# Linear Regression

Linear regression is a pretty simple topic, I'm not going to go into too much detail into it. So here's how you're going to use Sklearn and then statsmodels to do linear regression.

In [3]:
from sklearn.datasets import load_diabetes
from sklearn.linear_model import LinearRegression
from sklearn.model_selection import train_test_split
from sklearn.metrics import mean_squared_error
import matplotlib.pyplot as plt
import numpy as np
import statsmodels.api as sm


## Data Preparation

There are a bunch of things I'm not doing here, which you should do before you start modeling. Some examples: 

- Checking for missing values
- Checking for outliers
- Checking for multicollinearity
- Scaling the data

Keep this in mind before you start modeling on real data.

In [4]:
# Load data
X, y = load_diabetes(return_X_y=True, as_frame=True)

# Split data
X_train, X_test, y_train, y_test = train_test_split(X, y, test_size=0.2)

## Sklearn

In [8]:
# Fit model

model = LinearRegression()
model.fit(X_train, y_train)

Now that we have the model, we can check the coefficients and the intercept to see what values we got fitted.

In [11]:
for feat, coef in zip(X.columns, model.coef_):
    print(f"{feat}: {coef}")
print(f"Intercept: {model.intercept_}")

age: 7.451235254802735
sex: -244.21964310531743
bmi: 550.7658427308809
bp: 347.90680714274094
s1: -944.2082992346313
s2: 634.3733817078077
s3: 179.0443878860314
s4: 172.67186895708974
s5: 839.4036942542416
s6: 28.58249143883081
Intercept: 155.46753883306948


Here's our RMSE and R^2 values.

In [12]:
rmse = mean_squared_error(y_test, model.predict(X_test), squared=False)
print(f"RMSE: {rmse}")

r2 = model.score(X_test, y_test)
print(f"R^2: {r2}")

RMSE: 55.80718564102841
R^2: 0.369279653582653


## Statsmodels

In [16]:
sm_model = sm.OLS(y_train, sm.add_constant(X_train)).fit()

In [17]:
sm_model.summary()

0,1,2,3
Dep.
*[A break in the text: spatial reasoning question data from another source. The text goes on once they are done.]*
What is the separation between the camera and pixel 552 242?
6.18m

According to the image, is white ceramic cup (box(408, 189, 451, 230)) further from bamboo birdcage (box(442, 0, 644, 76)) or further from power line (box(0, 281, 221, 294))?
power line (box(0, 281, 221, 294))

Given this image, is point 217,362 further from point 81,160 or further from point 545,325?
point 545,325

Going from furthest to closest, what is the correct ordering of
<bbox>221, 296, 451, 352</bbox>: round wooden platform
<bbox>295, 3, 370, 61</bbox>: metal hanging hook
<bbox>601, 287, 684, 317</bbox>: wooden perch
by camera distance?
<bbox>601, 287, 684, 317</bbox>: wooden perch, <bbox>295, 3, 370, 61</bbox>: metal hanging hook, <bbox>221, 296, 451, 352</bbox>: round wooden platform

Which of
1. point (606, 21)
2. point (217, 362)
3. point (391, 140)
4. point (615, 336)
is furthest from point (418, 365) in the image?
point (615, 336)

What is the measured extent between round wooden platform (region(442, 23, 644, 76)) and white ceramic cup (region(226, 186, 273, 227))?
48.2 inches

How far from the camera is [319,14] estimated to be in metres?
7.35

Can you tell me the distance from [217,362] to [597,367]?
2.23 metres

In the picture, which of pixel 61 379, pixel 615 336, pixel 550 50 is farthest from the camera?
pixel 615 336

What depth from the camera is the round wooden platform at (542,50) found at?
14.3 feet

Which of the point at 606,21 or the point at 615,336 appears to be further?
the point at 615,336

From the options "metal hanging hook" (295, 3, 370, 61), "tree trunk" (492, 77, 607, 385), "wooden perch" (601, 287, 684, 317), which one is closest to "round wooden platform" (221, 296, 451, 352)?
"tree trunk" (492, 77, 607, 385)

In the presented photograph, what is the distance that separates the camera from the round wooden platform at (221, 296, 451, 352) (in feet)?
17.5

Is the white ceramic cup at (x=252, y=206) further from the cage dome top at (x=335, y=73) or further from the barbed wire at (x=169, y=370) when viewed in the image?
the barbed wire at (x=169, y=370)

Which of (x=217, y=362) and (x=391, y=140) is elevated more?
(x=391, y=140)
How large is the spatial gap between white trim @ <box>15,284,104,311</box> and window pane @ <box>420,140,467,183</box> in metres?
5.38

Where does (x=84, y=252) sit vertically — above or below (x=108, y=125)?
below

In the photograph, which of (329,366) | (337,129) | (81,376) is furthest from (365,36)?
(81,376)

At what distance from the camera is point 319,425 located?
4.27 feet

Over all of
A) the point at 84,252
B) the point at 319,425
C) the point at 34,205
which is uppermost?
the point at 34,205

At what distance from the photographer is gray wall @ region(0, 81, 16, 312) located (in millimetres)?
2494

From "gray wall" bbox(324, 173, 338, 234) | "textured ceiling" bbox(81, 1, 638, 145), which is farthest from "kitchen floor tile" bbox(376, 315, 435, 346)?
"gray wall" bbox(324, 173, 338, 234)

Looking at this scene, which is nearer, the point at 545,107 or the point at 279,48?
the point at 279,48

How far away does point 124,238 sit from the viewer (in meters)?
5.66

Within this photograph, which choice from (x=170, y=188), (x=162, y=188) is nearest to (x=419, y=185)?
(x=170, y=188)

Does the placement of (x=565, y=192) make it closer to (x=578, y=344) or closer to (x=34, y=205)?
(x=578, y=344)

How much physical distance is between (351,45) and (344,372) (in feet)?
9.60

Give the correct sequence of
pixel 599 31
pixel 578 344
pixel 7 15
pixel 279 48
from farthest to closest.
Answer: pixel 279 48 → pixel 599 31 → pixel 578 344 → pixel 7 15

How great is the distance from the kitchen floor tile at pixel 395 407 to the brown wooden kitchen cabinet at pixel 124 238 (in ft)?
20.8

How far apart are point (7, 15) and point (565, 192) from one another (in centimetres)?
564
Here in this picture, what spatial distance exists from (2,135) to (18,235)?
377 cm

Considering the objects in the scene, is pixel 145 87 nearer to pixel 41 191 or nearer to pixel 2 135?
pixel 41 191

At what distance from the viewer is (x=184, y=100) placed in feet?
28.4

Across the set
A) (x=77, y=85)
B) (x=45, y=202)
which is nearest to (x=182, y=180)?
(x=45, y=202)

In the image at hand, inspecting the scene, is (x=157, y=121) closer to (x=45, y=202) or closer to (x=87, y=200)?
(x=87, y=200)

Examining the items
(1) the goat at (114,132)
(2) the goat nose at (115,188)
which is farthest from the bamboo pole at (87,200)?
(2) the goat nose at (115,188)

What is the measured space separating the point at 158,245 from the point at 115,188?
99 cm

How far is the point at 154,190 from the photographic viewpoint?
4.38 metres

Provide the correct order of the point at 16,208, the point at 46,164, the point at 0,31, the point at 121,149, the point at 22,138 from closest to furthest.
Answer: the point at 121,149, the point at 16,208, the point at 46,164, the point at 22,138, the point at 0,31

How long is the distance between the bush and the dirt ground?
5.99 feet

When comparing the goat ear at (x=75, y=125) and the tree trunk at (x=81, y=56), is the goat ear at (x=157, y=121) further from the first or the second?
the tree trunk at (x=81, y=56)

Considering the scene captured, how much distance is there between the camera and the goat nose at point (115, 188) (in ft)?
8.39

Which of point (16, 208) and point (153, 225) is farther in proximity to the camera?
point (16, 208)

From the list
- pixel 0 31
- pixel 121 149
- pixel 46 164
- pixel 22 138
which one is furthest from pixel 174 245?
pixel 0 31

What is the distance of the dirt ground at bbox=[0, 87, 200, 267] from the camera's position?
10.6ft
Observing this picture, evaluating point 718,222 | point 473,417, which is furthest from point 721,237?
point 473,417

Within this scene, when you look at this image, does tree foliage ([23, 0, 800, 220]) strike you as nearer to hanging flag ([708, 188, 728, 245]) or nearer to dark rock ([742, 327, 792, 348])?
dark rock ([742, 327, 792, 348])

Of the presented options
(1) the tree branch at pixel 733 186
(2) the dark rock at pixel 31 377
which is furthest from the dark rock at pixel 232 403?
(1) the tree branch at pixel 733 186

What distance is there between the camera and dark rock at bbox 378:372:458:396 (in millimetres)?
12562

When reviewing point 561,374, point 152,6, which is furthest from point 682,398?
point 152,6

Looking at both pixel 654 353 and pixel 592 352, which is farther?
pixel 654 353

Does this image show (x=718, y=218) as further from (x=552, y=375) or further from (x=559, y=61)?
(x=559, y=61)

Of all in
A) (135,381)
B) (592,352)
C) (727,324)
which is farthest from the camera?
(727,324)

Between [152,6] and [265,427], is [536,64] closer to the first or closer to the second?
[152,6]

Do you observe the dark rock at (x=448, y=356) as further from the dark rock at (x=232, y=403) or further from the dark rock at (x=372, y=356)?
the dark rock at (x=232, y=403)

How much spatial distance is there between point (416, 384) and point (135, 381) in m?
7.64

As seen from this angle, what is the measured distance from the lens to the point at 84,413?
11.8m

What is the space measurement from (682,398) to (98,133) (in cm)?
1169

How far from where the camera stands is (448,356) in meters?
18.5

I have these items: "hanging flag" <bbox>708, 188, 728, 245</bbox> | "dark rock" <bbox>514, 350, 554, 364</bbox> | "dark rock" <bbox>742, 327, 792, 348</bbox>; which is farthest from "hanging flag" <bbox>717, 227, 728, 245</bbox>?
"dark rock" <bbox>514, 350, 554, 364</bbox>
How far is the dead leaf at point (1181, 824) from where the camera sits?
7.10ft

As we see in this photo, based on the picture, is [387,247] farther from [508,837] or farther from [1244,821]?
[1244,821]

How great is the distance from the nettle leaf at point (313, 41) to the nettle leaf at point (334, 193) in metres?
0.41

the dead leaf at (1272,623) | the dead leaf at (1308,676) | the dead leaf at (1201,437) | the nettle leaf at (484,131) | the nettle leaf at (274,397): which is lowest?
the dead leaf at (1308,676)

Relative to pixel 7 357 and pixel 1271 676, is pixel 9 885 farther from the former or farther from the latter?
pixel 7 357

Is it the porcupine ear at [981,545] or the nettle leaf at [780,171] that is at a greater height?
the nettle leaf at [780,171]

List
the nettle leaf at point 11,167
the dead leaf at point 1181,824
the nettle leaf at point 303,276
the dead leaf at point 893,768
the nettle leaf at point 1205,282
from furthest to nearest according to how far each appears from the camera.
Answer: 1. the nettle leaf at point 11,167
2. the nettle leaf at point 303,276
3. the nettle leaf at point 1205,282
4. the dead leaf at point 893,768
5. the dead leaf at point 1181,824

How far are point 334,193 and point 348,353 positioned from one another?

Variable:,target,R-squared:,0.542
Model:,OLS,Adj. R-squared:,0.529
Method:,Least Squares,F-statistic:,40.47
Date:,"Wed, 17 May 2023",Prob (F-statistic):,3.3699999999999994e-52
Time:,14:02:16,Log-Likelihood:,-1903.3
No. Observations:,353,AIC:,3829.0
Df Residuals:,342,BIC:,3871.0
Df Model:,10,,
Covariance Type:,nonrobust,,

0,1,2,3,4,5,6
,coef,std err,t,P>|t|,[0.025,0.975]
const,155.4675,2.879,54.000,0.000,149.805,161.130
age,7.4512,65.686,0.113,0.910,-121.748,136.651
sex,-244.2196,69.706,-3.504,0.001,-381.326,-107.113
bmi,550.7658,72.986,7.546,0.000,407.208,694.324
bp,347.9068,73.380,4.741,0.000,203.573,492.241
s1,-944.2083,483.310,-1.954,0.052,-1894.842,6.425
s2,634.3734,392.838,1.615,0.107,-138.310,1407.057
s3,179.0444,250.939,0.713,0.476,-314.533,672.622
s4,172.6719,184.352,0.937,0.350,-189.936,535.279

0,1,2,3
Omnibus:,1.688,Durbin-Watson:,1.971
Prob(Omnibus):,0.43,Jarque-Bera (JB):,1.63
Skew:,-0.087,Prob(JB):,0.443
Kurtosis:,2.716,Cond. No.,237.0


We can see that our coefficients and intercept are the same as the ones we got from Sklearn. Note that I had to add a constant to the data before fitting the model. This is because statsmodels doesn't add a constant by default, so keep that in mind.

Now taking a look at the RMSE and R^2 values:

In [18]:
rmse = mean_squared_error(y_test, sm_model.predict(sm.add_constant(X_test)), squared=False)
print(f"RMSE: {rmse}")

r2 = sm_model.rsquared
print(f"R^2: {r2}")

RMSE: 55.80718564102823
R^2: 0.5420114235281142


As expected, they're the same. Why is that expected? Because we have the same coefficients. At the end of the day, we've found the same line (hyperplane) of best fit.